La diffraction de Laue est la méthode historique de diffraction des rayons X. C’est pour la découverte de la diffraction de ces derniers par des réseaux cristallins tridimensionnels que Max von Laue reçut le prix Nobel de physique en 1914. Toutefois, cette méthode utilise un faisceau de rayons X polychromatique. Par la suite, la résolution de structures, et en particulier de celles des protéines, s’est faite avec des faisceaux monochromatiques pour la plus grande simplicité de traitement des clichés de diffraction.

Pourtant, la diffraction de Laue connaît un nouvel âge d’or dans le domaine de la cristallographie cinétique depuis l’avènement des synchrotrons. Les faisceaux de rayons X très intenses combinés à l’utilisation de détecteurs et d’obturateurs plus rapides a permis de réaliser l’enregistrement de clichés de diffraction en 100 ps [Schotte 2004]. La méthode de cristallographie cinétique par diffraction de Laue repose le plus souvent sur une stratégie « pompe/sonde ». Une courte impulsion laser est d’abord appliquée à l’échantillon pour l’amener à sa forme excitée, suivie d’une courte impulsion de rayons X. Cette séquence est répétée autant de fois que nécessaire pour parcourir l’ensemble du réseau réciproque et diminuer le rapport signal/bruit. La durée séparant l’impulsion laser de l’impulsion de rayons X peut être variée pour balayer la dimension temporelle, et ainsi permettre in fine d’obtenir le film de la réaction catalytique.

75 La diffraction de Laue n’est toutefois applicable qu’à un nombre limité de protéines. Non seulement l’échantillon doit être le siège d’une réaction photo-déclenchable et réversible, mais il doit également présenter une faible mosaïité et pouvoir supporter une grande dose de RX sans perdre son pouvoir de diffraction. En outre, le traitement des clichés de diffraction Laue s’avère généralement complexe.

5.1.9.4 La  cristallographie  cinétique  par  piégeage  d’intermédiaires  réactionnels  

Les méthodes de piégeage sont, elles, plus faciles à mettre en œuvre et s’adressent potentiellement à toutes les protéines qui produisent des cristaux d’une qualité de diffraction suffisante.

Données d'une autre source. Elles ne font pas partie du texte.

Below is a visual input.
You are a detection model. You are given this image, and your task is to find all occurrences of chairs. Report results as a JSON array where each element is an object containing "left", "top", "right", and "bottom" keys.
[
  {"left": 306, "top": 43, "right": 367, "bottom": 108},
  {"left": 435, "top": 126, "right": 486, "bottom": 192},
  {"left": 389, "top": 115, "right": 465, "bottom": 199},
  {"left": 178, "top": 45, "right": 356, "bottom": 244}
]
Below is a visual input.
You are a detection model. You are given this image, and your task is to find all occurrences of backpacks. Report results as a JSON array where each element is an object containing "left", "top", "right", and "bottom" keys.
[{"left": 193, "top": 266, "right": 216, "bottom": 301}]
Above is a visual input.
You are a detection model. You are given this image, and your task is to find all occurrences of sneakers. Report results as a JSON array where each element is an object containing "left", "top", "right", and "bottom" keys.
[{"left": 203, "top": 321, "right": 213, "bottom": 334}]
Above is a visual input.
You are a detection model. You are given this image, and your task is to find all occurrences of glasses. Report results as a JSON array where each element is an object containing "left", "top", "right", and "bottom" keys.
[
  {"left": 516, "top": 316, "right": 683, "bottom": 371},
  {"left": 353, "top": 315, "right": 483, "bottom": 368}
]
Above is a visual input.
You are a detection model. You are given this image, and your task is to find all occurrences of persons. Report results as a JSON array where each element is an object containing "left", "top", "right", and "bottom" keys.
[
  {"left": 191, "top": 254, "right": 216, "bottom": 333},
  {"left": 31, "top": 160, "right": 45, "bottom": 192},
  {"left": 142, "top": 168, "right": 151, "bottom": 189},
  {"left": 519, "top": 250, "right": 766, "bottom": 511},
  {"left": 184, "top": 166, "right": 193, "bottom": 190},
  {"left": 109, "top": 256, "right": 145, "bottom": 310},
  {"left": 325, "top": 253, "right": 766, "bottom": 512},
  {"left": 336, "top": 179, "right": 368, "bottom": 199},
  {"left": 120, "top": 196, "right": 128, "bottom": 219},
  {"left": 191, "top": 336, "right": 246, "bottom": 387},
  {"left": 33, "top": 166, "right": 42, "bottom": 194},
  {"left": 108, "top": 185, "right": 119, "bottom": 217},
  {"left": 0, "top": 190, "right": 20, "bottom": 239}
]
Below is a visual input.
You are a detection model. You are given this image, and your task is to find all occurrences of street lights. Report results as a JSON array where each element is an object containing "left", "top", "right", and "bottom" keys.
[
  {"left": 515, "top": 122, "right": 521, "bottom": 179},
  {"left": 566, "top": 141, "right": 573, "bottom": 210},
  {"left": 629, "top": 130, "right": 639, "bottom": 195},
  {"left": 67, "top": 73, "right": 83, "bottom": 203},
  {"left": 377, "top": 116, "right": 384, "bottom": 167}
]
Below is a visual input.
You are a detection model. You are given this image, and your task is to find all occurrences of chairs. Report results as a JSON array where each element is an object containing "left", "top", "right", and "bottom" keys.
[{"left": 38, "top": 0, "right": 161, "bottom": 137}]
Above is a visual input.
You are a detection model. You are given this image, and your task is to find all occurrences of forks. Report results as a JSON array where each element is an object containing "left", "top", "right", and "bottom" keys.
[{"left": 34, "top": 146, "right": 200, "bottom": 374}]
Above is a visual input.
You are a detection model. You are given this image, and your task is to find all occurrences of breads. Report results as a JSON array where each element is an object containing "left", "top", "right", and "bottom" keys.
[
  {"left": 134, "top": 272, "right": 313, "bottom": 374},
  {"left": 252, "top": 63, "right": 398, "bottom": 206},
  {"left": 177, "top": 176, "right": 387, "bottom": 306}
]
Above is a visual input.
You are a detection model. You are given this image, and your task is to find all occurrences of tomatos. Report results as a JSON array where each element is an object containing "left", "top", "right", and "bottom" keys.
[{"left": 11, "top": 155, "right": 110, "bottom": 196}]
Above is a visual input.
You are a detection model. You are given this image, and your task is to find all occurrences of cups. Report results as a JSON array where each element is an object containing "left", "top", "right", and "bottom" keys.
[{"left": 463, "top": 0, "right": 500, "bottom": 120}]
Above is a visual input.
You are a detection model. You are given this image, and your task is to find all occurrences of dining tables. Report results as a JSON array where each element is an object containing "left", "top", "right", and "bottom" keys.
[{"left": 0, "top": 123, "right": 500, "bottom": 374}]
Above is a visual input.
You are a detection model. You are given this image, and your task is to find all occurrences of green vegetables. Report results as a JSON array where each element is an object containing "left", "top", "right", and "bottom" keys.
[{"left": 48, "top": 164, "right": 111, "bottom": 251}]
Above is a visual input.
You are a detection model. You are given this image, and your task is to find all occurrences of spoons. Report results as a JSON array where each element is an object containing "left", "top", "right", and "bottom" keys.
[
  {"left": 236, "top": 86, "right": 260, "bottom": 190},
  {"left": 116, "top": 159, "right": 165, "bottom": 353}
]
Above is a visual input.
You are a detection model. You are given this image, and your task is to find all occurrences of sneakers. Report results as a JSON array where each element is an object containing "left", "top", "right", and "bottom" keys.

Dans la stratégie de piégeage, on cherche à accumuler l’intermédiaire réactionnel avant de le piéger, en général, par refroidissement ultra-rapide. L’utilisation d’un analogue de substrat, d’un mutant ou tout changement dans la nature du solvant (le pH, par exemple) ne permettant pas le prolongement de la réaction au-delà de cet intermédiaire est également possible.

Si le déclenchement ne nécessite pas une synchronisation rapide, on peut amorcer la réaction avant le refroidissement ultra-rapide (stratégie «trigger-freeze »). Lorsque l’intermédiaire est transitoire où qu’il survient rapidement après l’initiation de la réaction, on cherchera plutôt à figer le système avant d’initier la réaction (stratégie « freeze- trigger »). Dans le cas d’une réaction photo-activable, on pourra refroidir le système avant de l’exciter, puis jouer sur la température pour ajuster l’avancement de la température. On peut également artificiellement modifier la hauteur de la barrière énergétique (mutagenèse, pH) de façon à laisser s’accumuler l’intermédiaire qui ne pourra pas évoluer.

Peu importe la stratégie choisie, l’échantillon est amené à une température adaptée à la collecte de données cristallographiques (autour de 100 K).